Aim / Purpose: The aim of this retrospective analysis was to evaluate the impact of USAT and MT in intermediate-high or high-risk PE.
Methods: Patients who presented with intermediate-high or high-risk PE between October 2017 and September 2024 and treated with USAT or MT were evaluated retrospectively. Both procedures were performed within 24 hours following hospital admission. Blood serum levels of TnT and NTproBNP were assessed before the intervention and after 24 hours.
Results: 127 patients received interventional treatment. 101 patients were treated using USAT and 26 using MT. TnT levels were reduced in the MT cohort (∆TnT – 25.7 ± 28.7 mmol/l) while in the USAT we could detect an increase (∆TnT + 119 ± 75.7 mmol/l).

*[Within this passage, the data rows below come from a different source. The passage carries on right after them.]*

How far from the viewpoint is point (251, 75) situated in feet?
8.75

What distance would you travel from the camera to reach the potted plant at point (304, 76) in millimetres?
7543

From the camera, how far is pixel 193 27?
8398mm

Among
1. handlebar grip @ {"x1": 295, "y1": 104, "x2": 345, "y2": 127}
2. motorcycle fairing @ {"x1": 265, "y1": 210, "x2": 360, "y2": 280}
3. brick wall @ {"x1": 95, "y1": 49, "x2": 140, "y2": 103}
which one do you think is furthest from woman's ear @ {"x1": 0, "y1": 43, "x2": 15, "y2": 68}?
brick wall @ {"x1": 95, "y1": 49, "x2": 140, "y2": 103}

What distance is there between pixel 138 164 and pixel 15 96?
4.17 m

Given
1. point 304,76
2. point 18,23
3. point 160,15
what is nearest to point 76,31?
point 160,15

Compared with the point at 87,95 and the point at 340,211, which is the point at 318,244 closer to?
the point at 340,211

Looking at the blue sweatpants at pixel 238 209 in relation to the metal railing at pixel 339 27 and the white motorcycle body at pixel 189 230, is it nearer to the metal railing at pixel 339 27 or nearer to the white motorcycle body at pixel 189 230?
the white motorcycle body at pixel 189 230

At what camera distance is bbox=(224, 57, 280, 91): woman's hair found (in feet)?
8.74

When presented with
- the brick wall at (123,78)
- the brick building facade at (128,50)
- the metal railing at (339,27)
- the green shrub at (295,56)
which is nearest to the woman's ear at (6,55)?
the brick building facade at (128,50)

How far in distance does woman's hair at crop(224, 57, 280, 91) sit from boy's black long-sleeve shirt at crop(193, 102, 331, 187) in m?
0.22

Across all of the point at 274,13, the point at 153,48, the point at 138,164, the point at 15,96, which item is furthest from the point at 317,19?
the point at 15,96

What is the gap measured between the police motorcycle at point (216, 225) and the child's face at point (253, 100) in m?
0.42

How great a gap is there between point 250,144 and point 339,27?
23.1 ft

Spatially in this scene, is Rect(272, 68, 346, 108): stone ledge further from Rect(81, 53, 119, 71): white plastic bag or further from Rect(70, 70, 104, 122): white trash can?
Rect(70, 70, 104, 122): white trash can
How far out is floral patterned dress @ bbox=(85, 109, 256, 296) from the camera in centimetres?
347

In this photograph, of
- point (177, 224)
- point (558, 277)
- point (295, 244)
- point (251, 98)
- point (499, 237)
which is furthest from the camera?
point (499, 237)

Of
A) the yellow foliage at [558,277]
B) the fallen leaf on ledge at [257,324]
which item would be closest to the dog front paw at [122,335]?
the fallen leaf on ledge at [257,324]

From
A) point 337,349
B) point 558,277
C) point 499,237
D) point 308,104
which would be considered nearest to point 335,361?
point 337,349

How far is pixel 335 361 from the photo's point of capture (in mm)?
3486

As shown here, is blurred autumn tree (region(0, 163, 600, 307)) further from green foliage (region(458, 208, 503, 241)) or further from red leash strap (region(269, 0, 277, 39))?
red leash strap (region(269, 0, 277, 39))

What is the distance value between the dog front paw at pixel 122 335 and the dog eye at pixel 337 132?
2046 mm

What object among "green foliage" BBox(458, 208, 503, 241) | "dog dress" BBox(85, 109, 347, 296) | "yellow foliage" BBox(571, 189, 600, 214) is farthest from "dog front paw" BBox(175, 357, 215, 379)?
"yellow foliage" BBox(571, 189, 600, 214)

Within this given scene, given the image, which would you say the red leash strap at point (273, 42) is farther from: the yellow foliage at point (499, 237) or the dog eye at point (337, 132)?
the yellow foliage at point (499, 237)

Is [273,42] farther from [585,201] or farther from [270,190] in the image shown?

This aspect didn’t show a statistical significance (p=0.880). While NTproBNP showed a decrease in both cohorts (∆NTproBNP FlowTriever – 2524 ± 1680 pg/ml vs ∆NTproBNP EKOS - 3254 ± 2760), we could detect a stronger effect in the USAT treated patients (p< .001).
Conclusion: Our data suggest that the interventional therapy can rapidly lower blood serum levels of NT-proBNP , especially using USAT. The post interventional raise in TnT levels in USAT need further investigation. Both interventional therapies indicate that a prompt decrease of myocardial stress and injury markers may have a positive e impact on prognosis.